Ulrich Vosgerau war Mitglied in der Kölner CDU
Vosgerau, der als Rechtsanwalt in Berlin aktiv ist und die AfD vor dem Verfassungsgericht vertritt, war bis 2015 Mitglied der Kölner CDU. Wie CDU-Kreisgeschäftsführer Bastian Ebel dem „Kölner Stadt-Anzeiger“ bestätigt, gehört er inzwischen einem anderen Kreisverband außerhalb von Nordrhein-Westfalen an.
Nachdem unter anderem Studierende und das Kölner Ratsmitglied Jörg Detjen („Die Linke“) nach der Correctiv-Veröffentlichung Aufklärung gefordert hatten, teilte die Uni Köln dem „Kölner Stadt-Anzeiger“ am Mittwochabend auf Anfrage mit, dass Vosgerau seit 2018 nicht mehr an der Universität lehre. Ob die Voraussetzungen für den Status „Privatdozent“ noch gegeben seien, werde die Universität zu Köln prüfen, so ein Sprecher.

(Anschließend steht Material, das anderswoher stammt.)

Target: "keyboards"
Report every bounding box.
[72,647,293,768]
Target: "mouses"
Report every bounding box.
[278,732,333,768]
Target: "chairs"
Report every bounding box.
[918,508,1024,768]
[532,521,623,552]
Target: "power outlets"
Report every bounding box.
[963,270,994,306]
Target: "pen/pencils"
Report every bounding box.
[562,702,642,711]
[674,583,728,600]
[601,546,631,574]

Die Uni Köln stehe „für Weltoffenheit und Diskriminierungsfreiheit – und für Vielfalt und Diversität, wie sie die Gesellschaft der Bundesrepublik Deutschland insgesamt auszeichnen.“
Am Donnerstag forderten auch die Jusos Konsequenzen aus Vosgeraus Auftritt: „Eine sofortige Aberkennung des Titels des Privatdozenten“ sowie „die Entziehung der Habilitation durch die Universität zu Köln“.

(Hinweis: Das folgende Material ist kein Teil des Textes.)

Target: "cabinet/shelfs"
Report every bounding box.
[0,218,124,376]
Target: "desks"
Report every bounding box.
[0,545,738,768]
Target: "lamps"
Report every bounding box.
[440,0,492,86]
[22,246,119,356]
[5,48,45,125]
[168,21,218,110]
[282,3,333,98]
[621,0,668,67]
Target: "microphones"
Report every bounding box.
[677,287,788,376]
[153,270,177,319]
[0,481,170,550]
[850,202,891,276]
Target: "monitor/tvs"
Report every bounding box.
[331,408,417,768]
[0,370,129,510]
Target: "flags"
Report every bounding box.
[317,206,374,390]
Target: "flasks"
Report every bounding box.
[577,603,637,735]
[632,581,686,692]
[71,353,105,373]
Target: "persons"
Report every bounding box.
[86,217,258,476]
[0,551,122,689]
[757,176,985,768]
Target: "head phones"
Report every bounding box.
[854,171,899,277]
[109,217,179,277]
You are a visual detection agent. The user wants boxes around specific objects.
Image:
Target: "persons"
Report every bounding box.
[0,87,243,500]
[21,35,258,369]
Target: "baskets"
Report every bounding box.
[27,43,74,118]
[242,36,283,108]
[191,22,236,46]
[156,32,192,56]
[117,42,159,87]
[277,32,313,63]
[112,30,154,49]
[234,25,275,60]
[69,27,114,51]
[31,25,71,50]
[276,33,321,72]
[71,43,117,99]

In der Regel kann die Verleihung der Bezeichnung „Privatdozent“ widerrufen werden, wenn mindestens zwei Semester, spätestens aber wenn vier Semester lang keine Lehrtätigkeit von mindestens zwei Semesterwochenstunden ausgeübt wurde. Doch es besteht auch die Möglichkeit, sich vom Lehrauftrag befreien zu lassen, ohne den Titel zu verlieren. Offenbar trifft dies auf Vosgerau zu, denn er führt seinen Titel „Privatdozent“ weiterhin auf seiner Homepage und verweist an prominenter Stelle, direkt unter seinem Namen, auf die „Universität Köln“.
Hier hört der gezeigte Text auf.